* _Exercise requirements_: Print, exactly and completely, every entry in the data.

=== Exercise material ===

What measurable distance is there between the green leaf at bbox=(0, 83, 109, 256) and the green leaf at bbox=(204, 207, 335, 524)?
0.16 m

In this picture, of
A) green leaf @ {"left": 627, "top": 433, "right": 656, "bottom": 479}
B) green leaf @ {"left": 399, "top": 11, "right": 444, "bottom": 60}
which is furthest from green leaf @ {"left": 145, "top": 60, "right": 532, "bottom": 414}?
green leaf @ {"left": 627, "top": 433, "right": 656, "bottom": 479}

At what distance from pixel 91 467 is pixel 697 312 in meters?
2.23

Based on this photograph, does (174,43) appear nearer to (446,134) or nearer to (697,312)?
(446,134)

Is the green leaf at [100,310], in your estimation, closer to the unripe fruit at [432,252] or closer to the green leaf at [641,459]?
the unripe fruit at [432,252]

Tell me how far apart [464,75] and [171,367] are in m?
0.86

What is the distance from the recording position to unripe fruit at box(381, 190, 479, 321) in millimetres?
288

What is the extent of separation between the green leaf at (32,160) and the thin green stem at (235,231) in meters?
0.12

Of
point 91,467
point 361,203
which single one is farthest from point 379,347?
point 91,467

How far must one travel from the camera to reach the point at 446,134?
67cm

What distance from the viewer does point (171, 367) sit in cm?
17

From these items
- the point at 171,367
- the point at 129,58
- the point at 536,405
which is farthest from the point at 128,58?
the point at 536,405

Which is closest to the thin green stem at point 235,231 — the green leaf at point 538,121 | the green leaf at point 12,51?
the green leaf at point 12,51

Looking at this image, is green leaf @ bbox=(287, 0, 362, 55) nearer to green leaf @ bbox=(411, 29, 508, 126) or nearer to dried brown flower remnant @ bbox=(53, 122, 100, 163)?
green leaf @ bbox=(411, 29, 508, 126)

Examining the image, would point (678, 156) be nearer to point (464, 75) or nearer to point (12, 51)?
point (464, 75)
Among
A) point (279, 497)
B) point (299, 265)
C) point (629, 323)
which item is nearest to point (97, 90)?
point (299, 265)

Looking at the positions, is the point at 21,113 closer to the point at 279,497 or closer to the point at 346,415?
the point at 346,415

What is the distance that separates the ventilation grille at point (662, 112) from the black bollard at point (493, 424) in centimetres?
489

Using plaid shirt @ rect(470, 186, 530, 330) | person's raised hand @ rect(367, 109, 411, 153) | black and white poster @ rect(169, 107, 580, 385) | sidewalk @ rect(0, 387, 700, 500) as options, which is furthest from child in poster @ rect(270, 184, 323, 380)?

===

* _Final result_:
What measurable distance is there between the green leaf at bbox=(0, 83, 109, 256) and the green leaf at bbox=(204, 207, 335, 524)?
0.16 m

In this picture, of
A) green leaf @ {"left": 627, "top": 433, "right": 656, "bottom": 479}
B) green leaf @ {"left": 399, "top": 11, "right": 444, "bottom": 60}
which is furthest from green leaf @ {"left": 145, "top": 60, "right": 532, "bottom": 414}?
green leaf @ {"left": 627, "top": 433, "right": 656, "bottom": 479}

At what distance from pixel 91 467 is pixel 697 312 in meters?
2.23

Based on this photograph, does (174,43) appear nearer to (446,134) or nearer to (697,312)?
(446,134)

Is the green leaf at [100,310], in your estimation, closer to the unripe fruit at [432,252] or closer to the green leaf at [641,459]?
the unripe fruit at [432,252]

Tell me how far apart [464,75] and [171,367] are in m?
0.86

What is the distance from the recording position to unripe fruit at box(381, 190, 479, 321) in millimetres?
288

What is the extent of separation between the green leaf at (32,160) and the thin green stem at (235,231) in meters?
0.12

Of
point 91,467
point 361,203
which single one is farthest from point 379,347?
point 91,467

How far must one travel from the camera to reach the point at 446,134?
67cm

What distance from the viewer does point (171, 367) sit in cm?
17

From these items
- the point at 171,367
- the point at 129,58
- the point at 536,405
which is farthest from the point at 128,58?
the point at 536,405

Which is closest to the thin green stem at point 235,231 — the green leaf at point 538,121 | the green leaf at point 12,51?
the green leaf at point 12,51

Looking at this image, is green leaf @ bbox=(287, 0, 362, 55) nearer to green leaf @ bbox=(411, 29, 508, 126) or nearer to dried brown flower remnant @ bbox=(53, 122, 100, 163)?
green leaf @ bbox=(411, 29, 508, 126)

Examining the image, would point (678, 156) be nearer to point (464, 75) or nearer to point (12, 51)?
point (464, 75)
Among
A) point (279, 497)
B) point (299, 265)
C) point (629, 323)
which item is nearest to point (97, 90)?
point (299, 265)

Looking at the positions, is the point at 21,113 closer to the point at 279,497 or closer to the point at 346,415?
the point at 346,415

What is the distance that separates the ventilation grille at point (662, 112) from the black bollard at point (493, 424) in centimetres?
489

Using plaid shirt @ rect(470, 186, 530, 330) | person's raised hand @ rect(367, 109, 411, 153) | black and white poster @ rect(169, 107, 580, 385) | sidewalk @ rect(0, 387, 700, 500) as options, which is furthest from child in poster @ rect(270, 184, 323, 380)?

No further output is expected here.